-- Source passage --
★ ★ ★ ★ ★ ★ ★

Finite-state counter synapses + reversible activations for memory-efficient training, in pure PyTorch — no custom engine, runs on stock CPU/CUDA. Pure-Python package: pip install -e . and train.

GPU-validated (Tesla T4 / T4×2): results/KERNEL.md (fused update ×45.9 / step ×1.26) · results/SCALE_1B.md (1.21B params on one T4 at 2.25 GiB; dense+Adam OOMs at 18 GiB) · results/POOLS.md (all four memory pools) · results/SHOOTOUT.md (vs AdamW / 8-bit Adam / GaLore / LoMo).

Validated value proposition (real runs on a Tesla T4 — results/SHOOTOUT.md): the lowest training-memory of every contestant (AdamW, 8-bit Adam, GaLore, LoMo) at competitive-to-better quality, for ~2× slower steps — and the advantage grows with scale. At d=768 counter+int4 beats AdamW and 8-bit Adam on memory and quality at once (peak 1.32× below AdamW / 1.62× below 8-bit Adam; val −4.7% vs AdamW; speed gap narrowing). The method wins because it cuts both the optimizer pool (zero state) and activations (int4), while the memory-efficient optimizers only shrink optimizer state — a small slice of the activation-bound peak.

The method attacks all four memory pools of training at once:

Pool Lever What it is
Parameters + optimizer + gradients CompactCounterLinear / RMSCounterLinear a ternary weight whose optimizer state lives inside a per-synapse finite-state automaton; the update is fused into backward — no FP master weight, no Adam moments, no full gradient buffer
Activations ReversibleCouplingBlock activations are recomputed in backward from the output instead of stored — depth-independent activation memory

Install

pip install -e .            # from this directory
# or, once published: pip install memory-native

Dependencies are torch>=2.1 and numpy>=1.21.

Quickstart

import torch
from memory_native import RMSCounterLinear

layer = RMSCounterLinear(256, 256, C=11, lr=3e-3, lr_scale=2e-4)
x = torch.randn(64, 256)                 # note: no requires_grad needed
for _ in range(200):
    loss = (layer(x) - target).pow(2).mean()
    loss.backward()                       # the layer self-updates here; no optimizer.step()

The counter layer exposes no nn.Parameter — its weight is a uint8 state buffer and it updates itself during backward(). Mix it with normal modules; an AdamW over the rest of the model (embeddings, norms, head) trains those as usual.

★ ★ ★ ★ ★ ★ ★

-- Required actions --
a – Why does the counter-synapse README say its method wins on training memory over the memory-efficient optimizers it was tested against? Explain in one to three sentences.
b – Go on with the counter-synapse README, starting after its final paragraph.

★ ★ ★ ★ ★ ★ ★

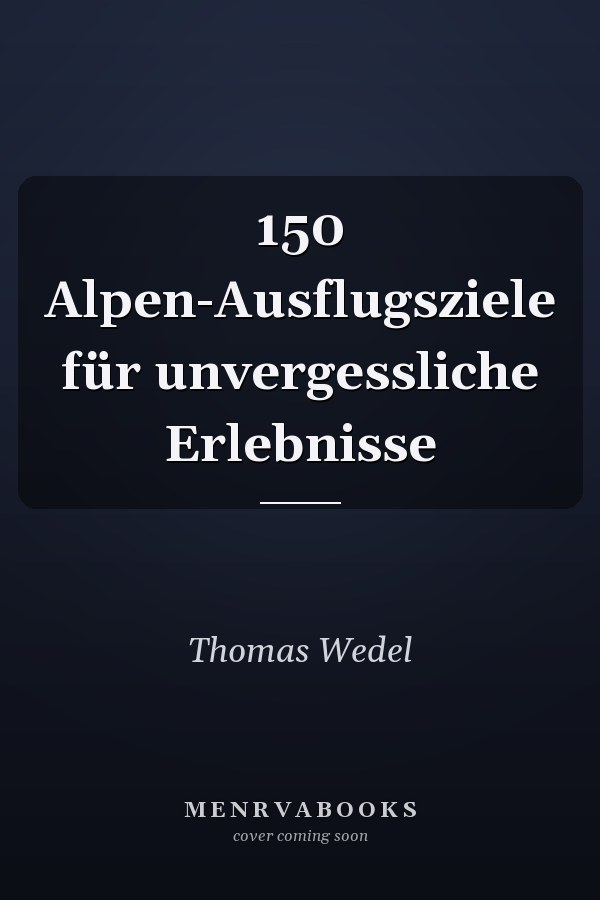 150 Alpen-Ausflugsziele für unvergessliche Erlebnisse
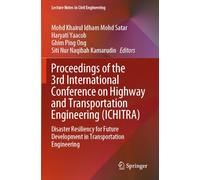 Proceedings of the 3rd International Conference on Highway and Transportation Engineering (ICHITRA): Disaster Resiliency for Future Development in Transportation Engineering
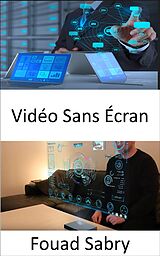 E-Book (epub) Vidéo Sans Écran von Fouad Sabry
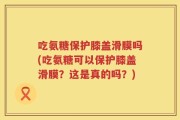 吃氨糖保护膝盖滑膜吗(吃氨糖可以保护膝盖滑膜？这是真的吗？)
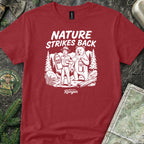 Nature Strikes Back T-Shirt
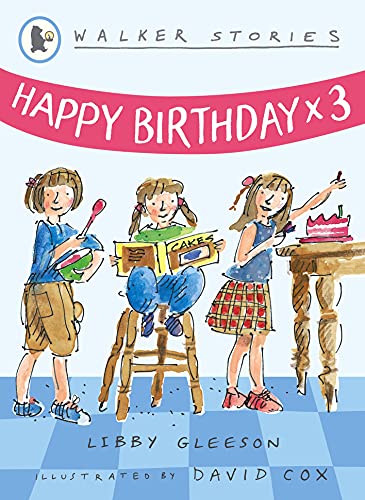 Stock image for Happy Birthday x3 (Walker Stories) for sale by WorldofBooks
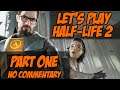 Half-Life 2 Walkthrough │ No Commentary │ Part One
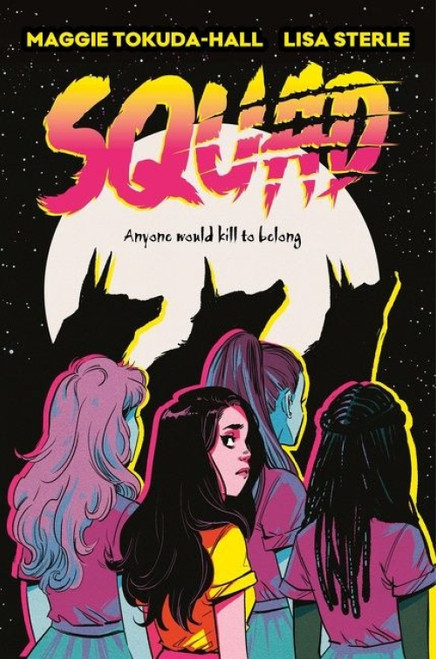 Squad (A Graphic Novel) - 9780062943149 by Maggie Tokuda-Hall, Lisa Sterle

★ ★ ★ ★ ★ ★ ★

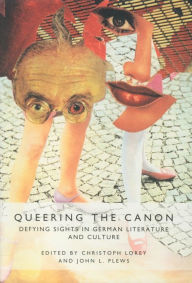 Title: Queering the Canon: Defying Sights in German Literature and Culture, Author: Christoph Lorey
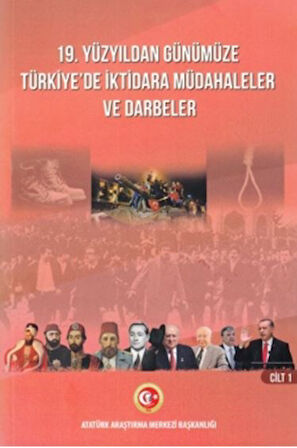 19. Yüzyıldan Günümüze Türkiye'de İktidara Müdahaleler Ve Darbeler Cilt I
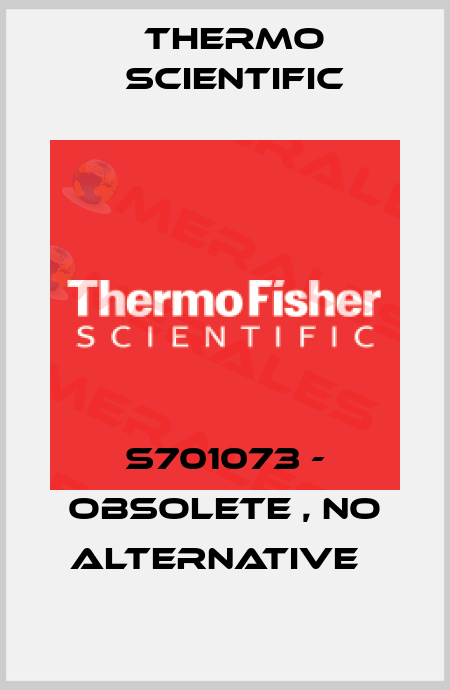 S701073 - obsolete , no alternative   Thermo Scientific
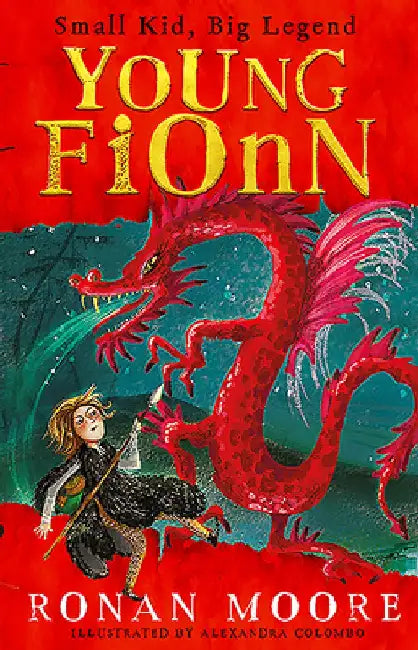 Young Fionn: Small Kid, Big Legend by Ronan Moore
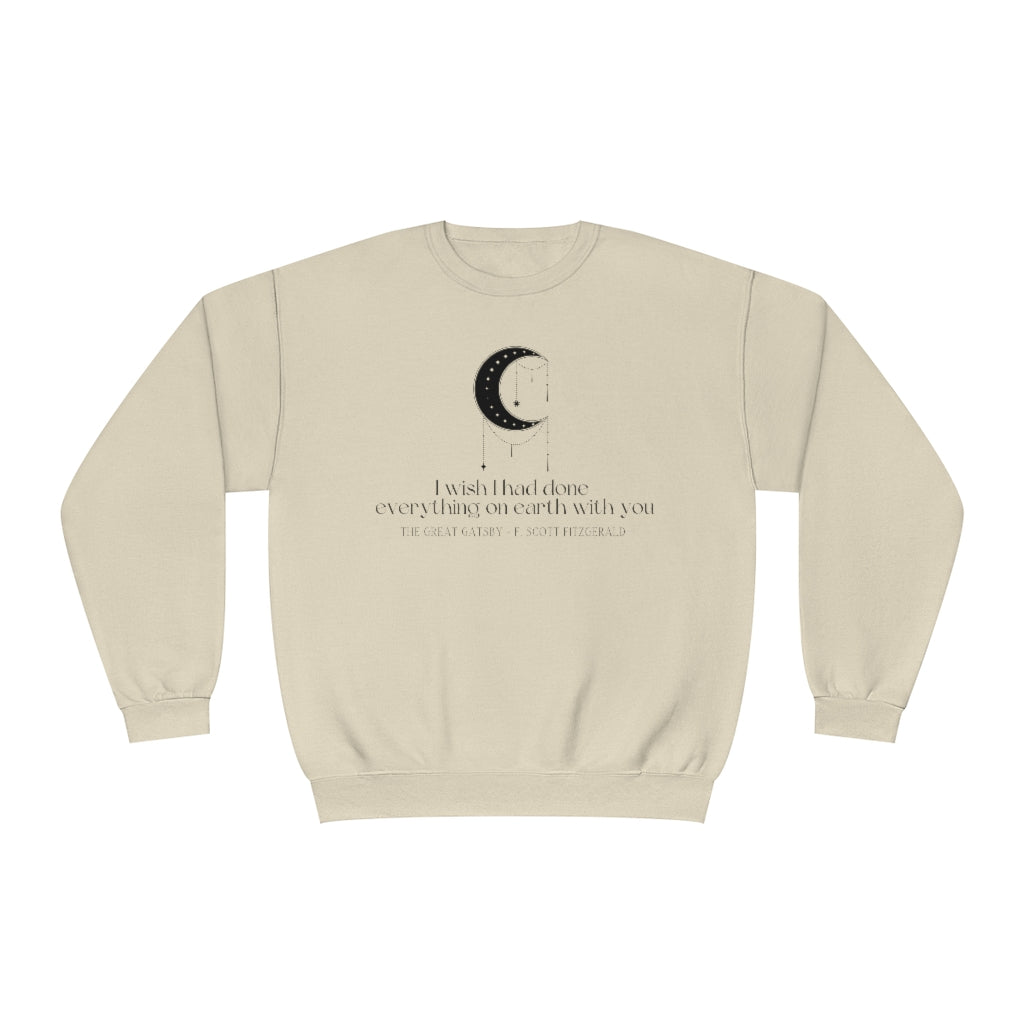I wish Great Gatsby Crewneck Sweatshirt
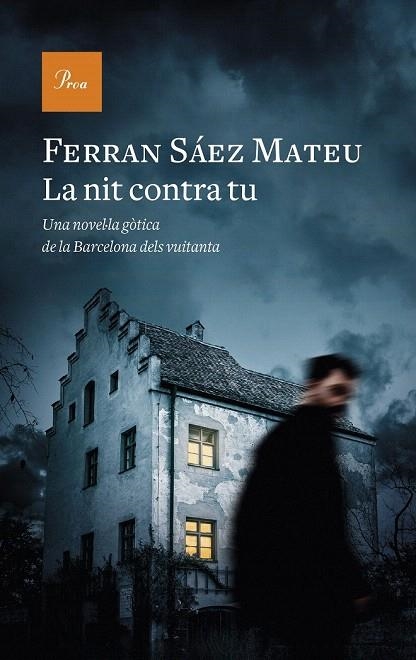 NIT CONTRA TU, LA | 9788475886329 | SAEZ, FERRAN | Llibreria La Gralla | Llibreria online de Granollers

★ ★ ★ ★ ★ ★ ★

-- Results in order --
a – The method cuts two memory pools at once. It eliminates optimizer state and reduces activations to int4. The memory-efficient optimizers shrink only optimizer state, which is a small slice of a peak that is bound by activations.

b –
Command-line gates

# char-LM parity: counter+RMS vs ternary-QAT vs dense AdamW, same arch/data/seed.
# Falls back to a synthetic corpus offline; use --data-path for real tinyshakespeare.
memory-native-charlm --config tiny --steps 600 --device cuda

# compare the dense baseline under a memory-efficient optimizer instead of FP32 AdamW:
memory-native-charlm --config tiny --kinds dense --optimizer galore --device cuda

# training-peak memory gate: counter_rms vs dense across optimizers (real peak on CUDA)
memory-native-memgate --config s512 --optimizers adamw,galore,lomo,bnb8 --device cuda

Baselines (the honest comparison set)

--optimizer / --optimizers selects what the dense baseline is trained with, so the memory claim is measured against real memory-efficient training, not only FP32 AdamW:

name what optimizer-state memory deps
adamw FP32 AdamW 2×params (fp32 m,v) torch
bnb8 8-bit AdamW (bitsandbytes) ~0.5×params bitsandbytes + CUDA
galore low-rank projected AdamW ~2×rank×dim torch (built in)
lomo fused-backward SGD zero moments torch (built in)

GaLore and LoMo are implemented in plain PyTorch here (run on CPU, no extra deps); bnb8 is optional and used where bitsandbytes+CUDA are present (skips cleanly otherwise).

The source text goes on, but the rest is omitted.